Evidently commensurate with merchandising strategies and commercial kitchen photography – or its social media counterparts via food porn gurus – the works nevertheless made clear how engaged they are in the stories of the painting (and the preeminent status of the medium in the art market), as well as in the conventions of imagery, of making the world in the order of representation of a given frame. They were sincerely reminiscent of the still life genre, from 17th century Dutch meditations on abundance, consumption and mortality to Édouard Manet’s own self-conscious renditions of white asparagus and shelled oysters. Higgins’ versions image the scenes from above differently, making their shift to the verticality of the wall all the more pronounced. For his part, the artist also names the influence of Jackson Pollock’s allover prints, and there’s some in Higgins’ imagery – vis-à-vis Leo Steinberg’s flatbed plane, but done as a table in a restaurant chain or the generosity of a proud house cook – a link to Pollock’s floor abstractions, always meant to be displayed on the wall.

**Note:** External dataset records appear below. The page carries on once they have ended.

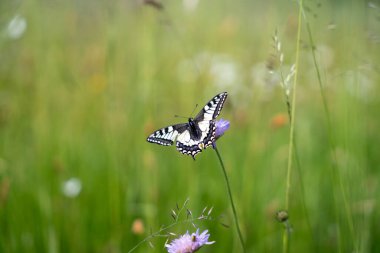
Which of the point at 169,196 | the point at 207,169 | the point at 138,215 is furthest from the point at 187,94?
the point at 138,215

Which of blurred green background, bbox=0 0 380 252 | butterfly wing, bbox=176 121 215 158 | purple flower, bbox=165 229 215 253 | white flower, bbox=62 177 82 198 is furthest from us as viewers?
white flower, bbox=62 177 82 198

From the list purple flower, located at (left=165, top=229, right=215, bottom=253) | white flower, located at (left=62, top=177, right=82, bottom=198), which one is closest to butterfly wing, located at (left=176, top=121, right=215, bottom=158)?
purple flower, located at (left=165, top=229, right=215, bottom=253)

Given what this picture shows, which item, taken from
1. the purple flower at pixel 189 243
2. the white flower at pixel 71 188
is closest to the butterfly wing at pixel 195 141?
the purple flower at pixel 189 243

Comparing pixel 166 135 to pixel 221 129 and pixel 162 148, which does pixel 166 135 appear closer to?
pixel 221 129

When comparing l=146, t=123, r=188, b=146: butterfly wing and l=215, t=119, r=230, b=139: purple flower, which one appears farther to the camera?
l=146, t=123, r=188, b=146: butterfly wing

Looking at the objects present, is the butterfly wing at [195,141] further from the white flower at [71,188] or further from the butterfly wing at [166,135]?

Higgins’ downward gaze at objects supported, arrayed and rotated under harsh light sometimes obscures his subject, despite the work’s technical prowess. Caesar salad with a piece of pecorino romano is particularly gnomic: flush with the plate (or generalizable, indescribable bowl, counter, or stand) are clean cuts of green drizzled with dressing that alternately oozes and clumps. An aggressively incandescent glowing piece of cheese, a monochromatic obstacle in the center of the painting, delicately rests on top of the whole.

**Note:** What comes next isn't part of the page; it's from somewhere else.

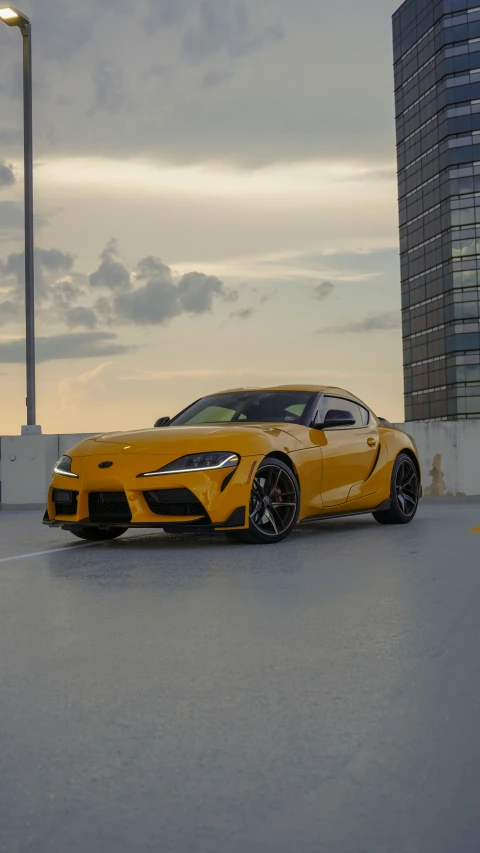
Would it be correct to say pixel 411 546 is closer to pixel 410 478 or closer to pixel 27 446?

With Caesar salad with lemon wedge, boiled egg and baguette slices, Higgins tilts the table top up and dims the lights. It’s a terribly perverse kind of nocturne. Beneath an indeterminate hue, more intact leaves convey the same mixture of olive oil, egg yolk, peppercorns, garlic and the rest to the sliced bread that awaits. The raw ingredients also remain intact: a cut lemon sits in the upper right corner of the image, with half a hard-boiled egg below. The original Caesar recipe, concocted in Mexico by Italian restaurateur Caesar Cardini, who left the United States during Prohibition, called for lime. However, crossing the nearby Tijuana border meant swapping lime for lemon and, more generally, trivializing the dish while erasing its origins.

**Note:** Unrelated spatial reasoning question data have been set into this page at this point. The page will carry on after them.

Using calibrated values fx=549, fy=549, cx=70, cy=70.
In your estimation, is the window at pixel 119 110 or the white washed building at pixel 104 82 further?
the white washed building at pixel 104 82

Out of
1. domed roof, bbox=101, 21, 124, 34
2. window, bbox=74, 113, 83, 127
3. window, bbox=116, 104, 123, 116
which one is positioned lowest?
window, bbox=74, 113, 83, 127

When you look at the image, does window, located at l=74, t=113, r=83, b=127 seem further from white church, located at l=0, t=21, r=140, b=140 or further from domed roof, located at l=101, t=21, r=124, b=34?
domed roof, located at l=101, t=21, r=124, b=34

It’s tempting to read something about the history and geopolitics of lettuce into Higgins’ props and pose these inanimate objects as bodily substitutes (as anchovy carcasses already are). But this interpretation coexists with the mutability of creamy sauce and paint, and the unshakeable fact of salad as a pretext for formal play. Meyer Schapiro said that realism recreates the world through a “series of abstract calculations of perspective and color gradation”. In this show, Higgins performed as much. In the salad years, you can win on both counts.